The Brazilian would punish them, becoming the unlikely scorer of the opener as he was first to react to Sergio Ramos' header coming back off the post.
He was punishing in other ways too, repeatedly clashing with Messi as the Argentine danced around him but it was Casemiro's compatriot Marcelo who did the most damage to the Barcelona number 10, leaving him bleeding from the mouth after an elbow.
It went unpunished by the officials, of course.
But, as a whole generation of defenders has now found, you may rough up the flea but you will not stop him.
Messi provided much of the game's quality and, when allowed to pick up the ball in central areas, caused chaos when running at Madrid's defence.
But the equaliser would come when there was no chaos. Instead, it was as serene a passage of play as you will see, with Messi nipping ahead of Luka Modric and then around Dani Carvajal before sliding home.
It was high-speed slalom taken to turf and it was the perfect way to restore parity in a game where Barca had been the better side, Madrid mainly staying in it through brutality after their bright opening faded.
Their second half display was far more constructive, and Karim Benzema was incredulous when his point-blank header was saved brilliantly by Marc-Andre Ter Stegen just when the hosts were dominating.
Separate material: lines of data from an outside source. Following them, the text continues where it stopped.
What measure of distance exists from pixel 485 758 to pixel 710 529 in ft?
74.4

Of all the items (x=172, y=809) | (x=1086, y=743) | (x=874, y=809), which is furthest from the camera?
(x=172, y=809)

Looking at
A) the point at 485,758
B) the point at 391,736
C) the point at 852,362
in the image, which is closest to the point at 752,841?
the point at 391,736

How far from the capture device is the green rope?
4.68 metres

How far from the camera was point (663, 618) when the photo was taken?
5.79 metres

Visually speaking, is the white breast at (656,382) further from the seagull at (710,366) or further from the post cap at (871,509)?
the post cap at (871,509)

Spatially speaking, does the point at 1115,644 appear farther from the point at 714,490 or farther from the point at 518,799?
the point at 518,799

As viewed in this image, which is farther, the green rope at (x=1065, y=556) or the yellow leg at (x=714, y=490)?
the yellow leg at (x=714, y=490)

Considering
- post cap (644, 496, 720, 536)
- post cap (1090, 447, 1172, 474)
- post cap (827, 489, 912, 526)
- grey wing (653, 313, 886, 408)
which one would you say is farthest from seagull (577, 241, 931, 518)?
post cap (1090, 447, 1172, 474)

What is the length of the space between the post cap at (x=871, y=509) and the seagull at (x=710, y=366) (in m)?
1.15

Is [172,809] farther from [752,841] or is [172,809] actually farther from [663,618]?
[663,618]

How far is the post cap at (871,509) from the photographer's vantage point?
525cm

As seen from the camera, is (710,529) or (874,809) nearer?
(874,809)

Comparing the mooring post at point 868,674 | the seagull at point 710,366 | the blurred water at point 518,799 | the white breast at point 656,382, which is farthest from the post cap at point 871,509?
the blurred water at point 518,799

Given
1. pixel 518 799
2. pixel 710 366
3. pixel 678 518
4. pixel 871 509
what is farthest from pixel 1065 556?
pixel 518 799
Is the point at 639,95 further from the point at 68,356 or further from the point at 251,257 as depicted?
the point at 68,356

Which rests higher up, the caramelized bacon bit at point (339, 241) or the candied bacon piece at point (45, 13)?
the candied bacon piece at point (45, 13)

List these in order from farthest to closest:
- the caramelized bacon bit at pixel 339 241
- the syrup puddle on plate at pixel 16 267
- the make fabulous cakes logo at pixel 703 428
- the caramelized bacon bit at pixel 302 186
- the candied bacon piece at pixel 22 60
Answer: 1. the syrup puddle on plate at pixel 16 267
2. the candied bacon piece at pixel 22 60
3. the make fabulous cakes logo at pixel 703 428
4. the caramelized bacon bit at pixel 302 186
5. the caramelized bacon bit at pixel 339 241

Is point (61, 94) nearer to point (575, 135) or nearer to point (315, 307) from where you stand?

As in the first period, that strong start weakened and for 25 minutes the two goalkeepers traded high-quality saves, Ter Stegen impressing twice from close range and Keylor Navas producing three of his own dazzling stops in the Real goal.
But there was always the feeling, in a game so open and with such good chances being created, more goals would come. Indeed, it needed a stunning left-footed drive from Ivan Rakitic to score the game's third and breathe new life into La Liga's title race.
The Bernabeu roared in hope and desperation, hoping 17 minutes would be enough time but they would only need 13 of them - and just ten men - as substitute James Rodriguez stroked home at the near post, scoring with just his sixth touch.
Few celebrated as wildly as Sergio Ramos, who was sent off for a two-footed lunge on Messi and with James' goal came the feeling that it was done. The title was sealed.
Barring a complete collapse Real Madrid had won La Liga. Only a miracle could stop them.
That miracle was Messi, surviving 95 minutes' worth of battering to curl home a left-footed finish in the dying seconds. It was a goal to settle any title race, but whether it proves to be such a strike will only become clear down the line.